Which of these models appears to more accurately predict growth (as shown by R squared and RMSE)?

Take a look at the resample values. Why is there a different R squared for each of the k-number of folds even though each iteration is using the same predictor variables?

Why is the estimated R squared value for the cross validation models lower than it was when we ran the model summaries above?




Assignment

Create an R Markdown file to do the following:

  1. Create an R chunk to load the data using:
library(FANR6750)
data('jaydata')
  1. Use the data available to fit 5 linear models which predict jay abundance. Each model should include at least one interaction and at least one model should have a quadratic term.

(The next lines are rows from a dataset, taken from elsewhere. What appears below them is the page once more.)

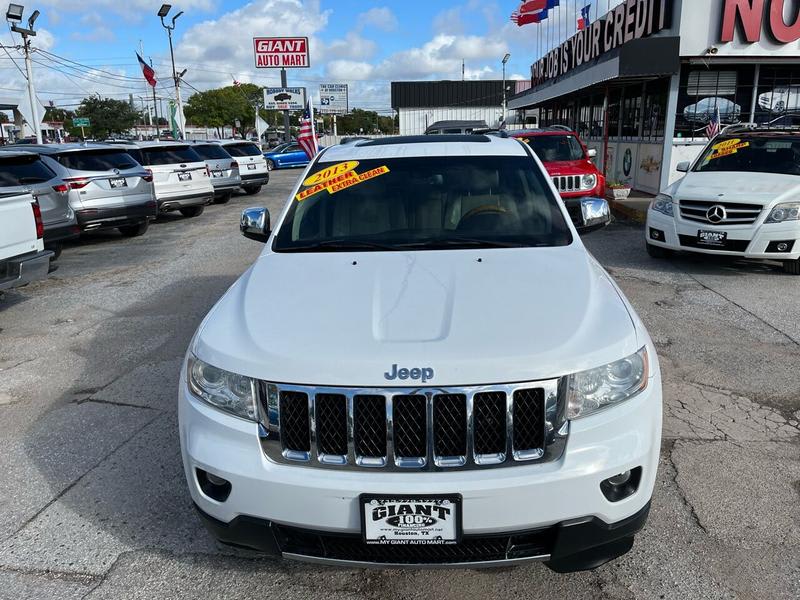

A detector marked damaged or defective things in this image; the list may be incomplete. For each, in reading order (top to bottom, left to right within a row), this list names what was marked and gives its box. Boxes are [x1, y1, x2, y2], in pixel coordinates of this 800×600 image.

cracked asphalt [0, 170, 796, 600]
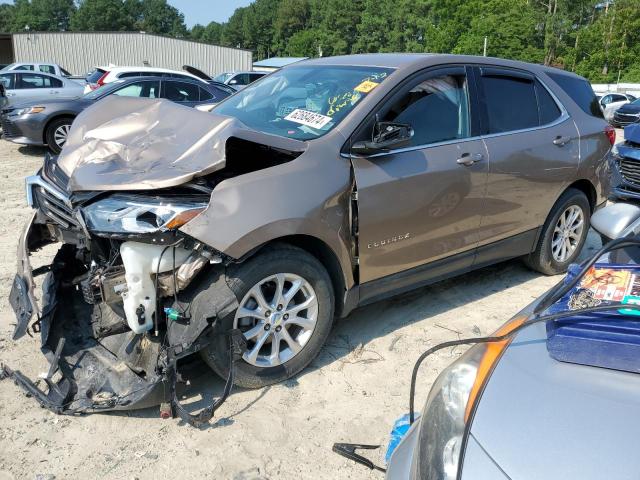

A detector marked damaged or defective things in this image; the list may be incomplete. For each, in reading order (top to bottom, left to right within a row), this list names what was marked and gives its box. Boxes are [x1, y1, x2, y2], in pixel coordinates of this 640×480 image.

crumpled hood [56, 96, 306, 192]
crumpled metal panel [57, 95, 308, 193]
broken headlight [82, 193, 208, 234]
damaged suv [7, 53, 612, 420]
crushed front end [3, 156, 245, 426]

  2. Compare the AIC values of each model and determine which model appears best.

  3. Construct an AIC table by hand using the equations found in the lecture notes.

    1. Use the equation AIC = -2log-likelihood + 2k (the log-likelihood can be calculated using the R function logLik())

    2. Determine the Akaike weight for the best performing model and explain what that weight means in comparison to the second best performing model

  4. Perform a k-fold cross validation on your top two performing models.

    1. Use 5 folds

    2. Explain how you think the number of folds affects this process? When do you think we might choose to use fewer or more folds?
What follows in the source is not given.